I have to backtrack to give some history first. When I was very young I loved writing, as well as making up stories and dances to perform. But gradually, because I was socialized as a girl, I experienced greater approval when my body performed than when I communicated with words. In my experience as a young person studying in the Chicago area in the 70s and 80s, dance was very separate from language. It’s been a long journey to honor both my words and body, and to find ways to connect them. Finding words has been an essential part of claiming wholeness. Two of the greatest influences in that have been a more recent study with Ruth Zaporah and a writing practice I learned at the Tamalpa Institute in 1989, similar to the score I’ll give at the end of the questions.

Another key influence has been dialogues with my brother who is a Jungian psychologist and nature quest guide with a background in literature. His approach is all about finding meaning and the importance of naming. At first this felt so foreign. Comparatively, my way of InBodyNature practice felt totally sensory or, in artistic terms, abstract. But gradually I really longed for meaning in my experiences. I kept having these characters show up, and eventually the characters themselves guided me to meaning and stories.

I’ve needed to understand my InBodyNature experiences as valuable, as meaningful.

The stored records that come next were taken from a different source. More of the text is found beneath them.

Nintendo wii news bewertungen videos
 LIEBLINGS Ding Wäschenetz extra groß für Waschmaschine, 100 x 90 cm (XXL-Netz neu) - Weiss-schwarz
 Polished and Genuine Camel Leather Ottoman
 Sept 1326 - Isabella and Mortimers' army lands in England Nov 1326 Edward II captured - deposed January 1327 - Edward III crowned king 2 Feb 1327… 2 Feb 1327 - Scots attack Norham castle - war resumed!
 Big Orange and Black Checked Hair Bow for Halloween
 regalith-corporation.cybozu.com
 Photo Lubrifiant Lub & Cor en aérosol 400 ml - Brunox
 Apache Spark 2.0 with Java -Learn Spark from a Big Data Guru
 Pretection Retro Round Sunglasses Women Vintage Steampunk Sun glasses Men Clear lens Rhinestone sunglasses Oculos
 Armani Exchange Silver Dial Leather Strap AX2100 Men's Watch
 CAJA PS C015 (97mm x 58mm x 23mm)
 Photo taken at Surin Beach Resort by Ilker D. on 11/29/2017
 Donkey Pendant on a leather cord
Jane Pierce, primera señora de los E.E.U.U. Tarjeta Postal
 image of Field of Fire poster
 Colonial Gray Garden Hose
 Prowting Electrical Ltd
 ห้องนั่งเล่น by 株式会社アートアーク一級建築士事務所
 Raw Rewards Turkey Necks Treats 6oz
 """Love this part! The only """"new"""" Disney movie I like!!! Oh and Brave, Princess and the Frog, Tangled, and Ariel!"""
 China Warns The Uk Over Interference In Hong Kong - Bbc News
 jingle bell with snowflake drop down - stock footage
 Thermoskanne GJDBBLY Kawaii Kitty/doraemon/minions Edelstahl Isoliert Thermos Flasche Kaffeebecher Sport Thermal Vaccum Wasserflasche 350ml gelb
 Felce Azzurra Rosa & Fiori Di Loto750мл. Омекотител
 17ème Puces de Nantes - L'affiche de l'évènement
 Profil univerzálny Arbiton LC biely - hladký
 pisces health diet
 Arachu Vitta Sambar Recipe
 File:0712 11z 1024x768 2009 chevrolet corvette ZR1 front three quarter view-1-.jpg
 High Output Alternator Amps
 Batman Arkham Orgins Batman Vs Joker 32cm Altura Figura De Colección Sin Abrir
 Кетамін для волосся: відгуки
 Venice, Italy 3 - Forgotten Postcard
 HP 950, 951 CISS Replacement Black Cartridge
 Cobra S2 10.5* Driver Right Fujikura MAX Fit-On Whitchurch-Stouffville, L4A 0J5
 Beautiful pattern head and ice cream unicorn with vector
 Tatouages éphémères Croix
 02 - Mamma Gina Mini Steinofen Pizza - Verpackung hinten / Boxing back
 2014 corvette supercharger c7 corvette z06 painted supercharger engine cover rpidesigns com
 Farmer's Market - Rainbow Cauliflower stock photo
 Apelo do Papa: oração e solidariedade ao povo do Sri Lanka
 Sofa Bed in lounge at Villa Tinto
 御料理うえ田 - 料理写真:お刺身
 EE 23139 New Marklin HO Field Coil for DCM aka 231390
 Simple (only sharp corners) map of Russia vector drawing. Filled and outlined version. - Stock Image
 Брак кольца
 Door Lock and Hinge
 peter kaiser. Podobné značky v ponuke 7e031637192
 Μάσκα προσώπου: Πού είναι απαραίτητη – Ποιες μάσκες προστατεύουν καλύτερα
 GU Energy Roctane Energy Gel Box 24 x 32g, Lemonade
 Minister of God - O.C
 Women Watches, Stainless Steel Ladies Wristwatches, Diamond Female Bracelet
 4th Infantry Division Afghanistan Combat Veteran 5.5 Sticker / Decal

It’s easy, as with a nighttime dream, to believe “Oh, that was nothing.” But when you give space and time to write, even just a few key words, then writing becomes a bridge. Even though I’m fully embodied, these are “non-ordinary” or “altered state” experiences, so writing is a way to ground into everyday reality what comes from the unconscious and Mystery.

My book, EarthBodyBoat: Journey of a SomaticEarth Artist, has been pieced together from many writings over a period of six years. Some of them come from spontaneous social media postings that often felt more like improvisation. Others are poems directly from InBodyNature scores. I feel my somatic practice has given me a greater sense of self and with that I’m able to communicate more fluidly with words and have a voice.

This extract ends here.